**YOUR TASK:** This task calls for the lines below starting at the one containing "25x Narcissus |" and ending at the one containing "Uva d'esame del", repeated exactly with both ends kept and pictures left out.

**RECORDS SHOWN:**
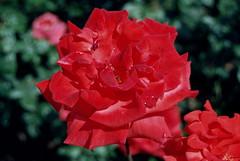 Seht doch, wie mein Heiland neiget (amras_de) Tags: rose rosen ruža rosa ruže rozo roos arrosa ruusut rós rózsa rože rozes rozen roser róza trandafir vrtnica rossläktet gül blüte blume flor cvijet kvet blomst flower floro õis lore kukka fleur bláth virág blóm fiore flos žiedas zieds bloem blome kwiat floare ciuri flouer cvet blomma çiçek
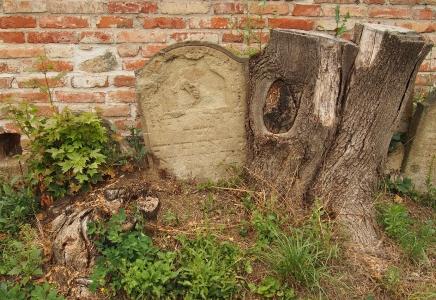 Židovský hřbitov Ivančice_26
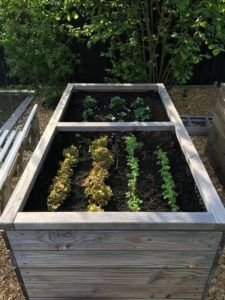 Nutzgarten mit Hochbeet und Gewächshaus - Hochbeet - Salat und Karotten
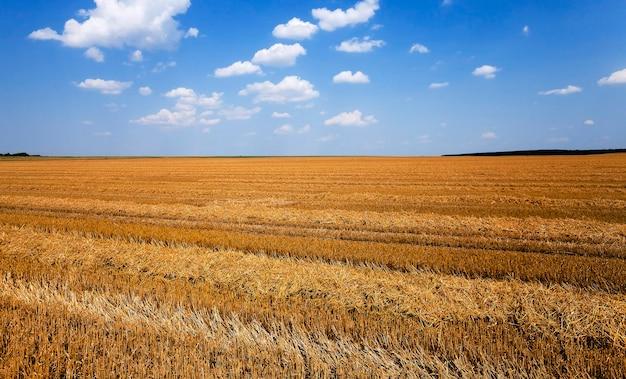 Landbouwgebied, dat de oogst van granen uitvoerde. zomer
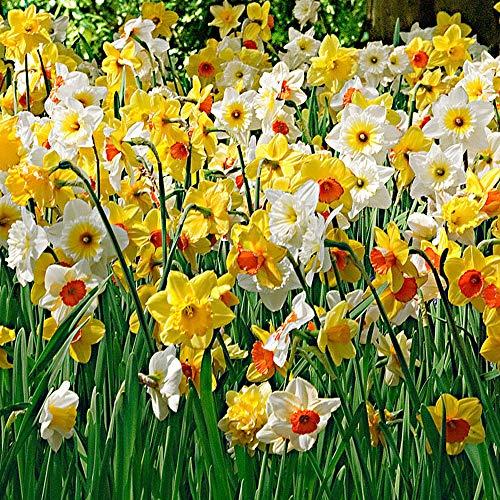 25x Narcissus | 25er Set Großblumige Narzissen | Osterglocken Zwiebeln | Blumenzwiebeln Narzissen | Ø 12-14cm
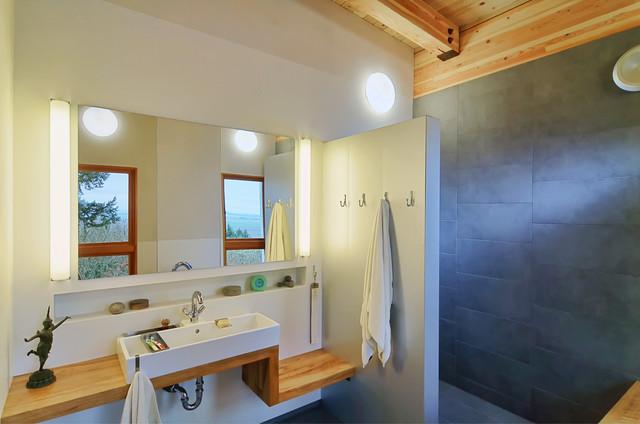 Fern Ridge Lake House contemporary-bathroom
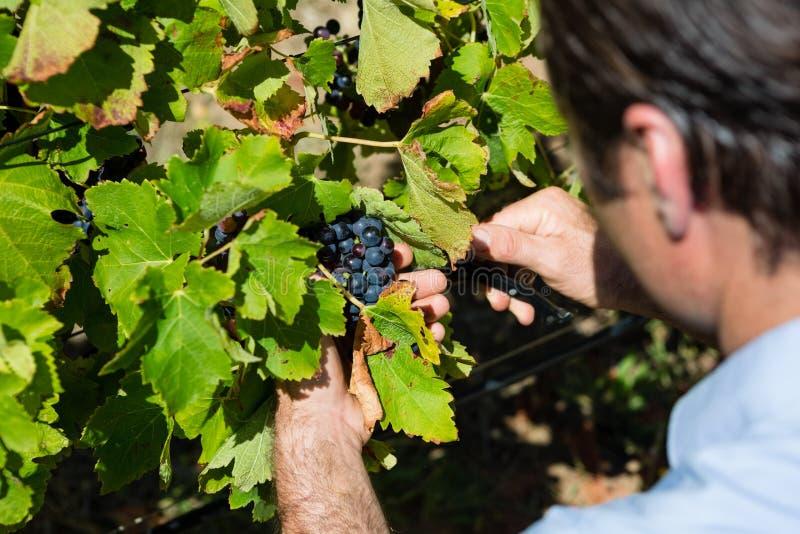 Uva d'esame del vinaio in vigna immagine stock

* * *

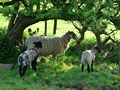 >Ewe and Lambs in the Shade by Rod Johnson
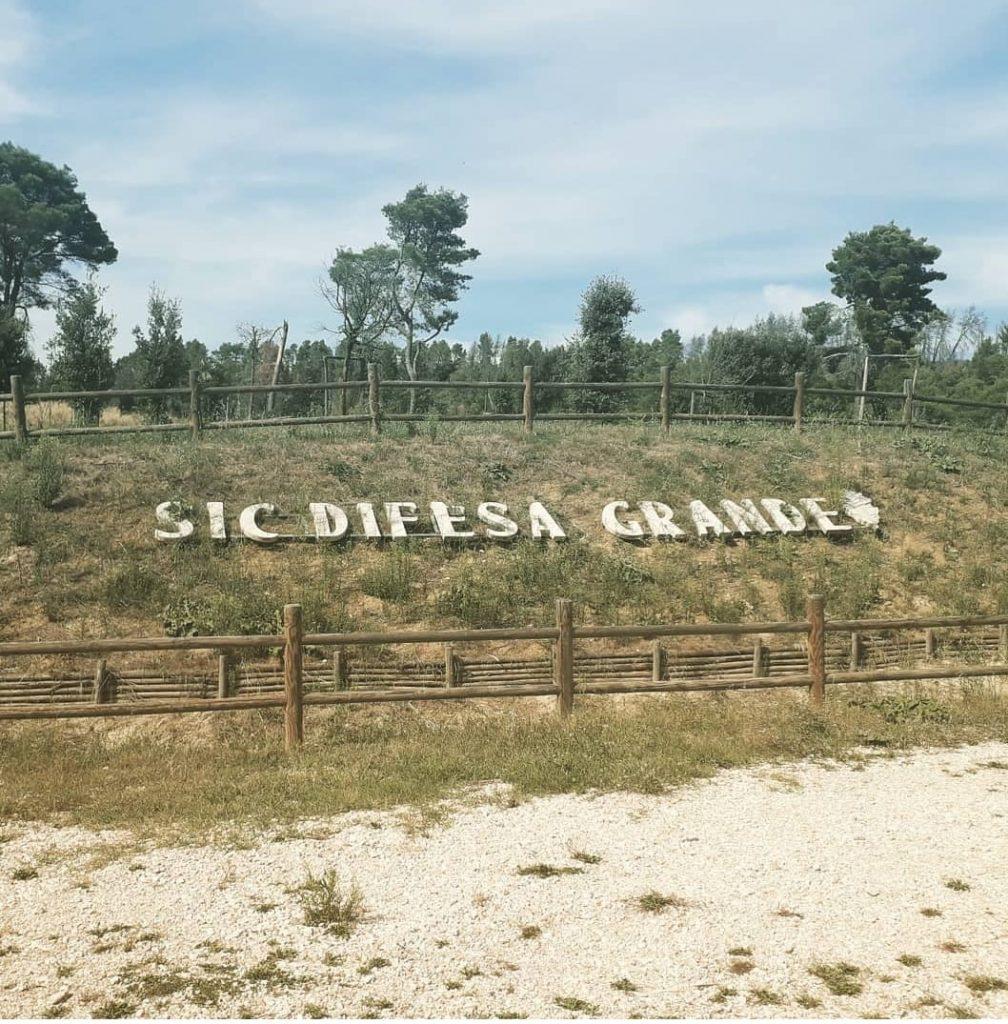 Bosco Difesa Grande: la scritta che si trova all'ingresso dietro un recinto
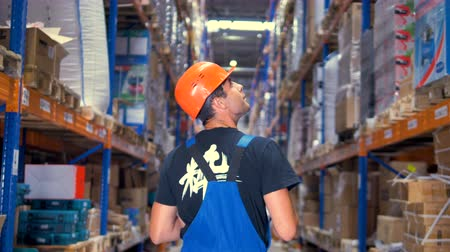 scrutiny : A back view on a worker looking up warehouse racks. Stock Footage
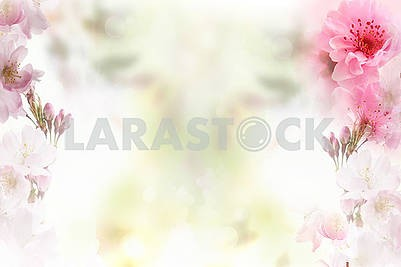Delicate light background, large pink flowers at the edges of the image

...

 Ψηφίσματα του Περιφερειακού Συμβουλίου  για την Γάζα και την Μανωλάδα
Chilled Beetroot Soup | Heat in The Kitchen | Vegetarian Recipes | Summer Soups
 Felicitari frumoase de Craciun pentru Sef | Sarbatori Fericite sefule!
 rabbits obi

**REPLY:**
 25x Narcissus | 25er Set Großblumige Narzissen | Osterglocken Zwiebeln | Blumenzwiebeln Narzissen | Ø 12-14cm
 Fern Ridge Lake House contemporary-bathroom
 Uva d'esame del vinaio in vigna immagine stock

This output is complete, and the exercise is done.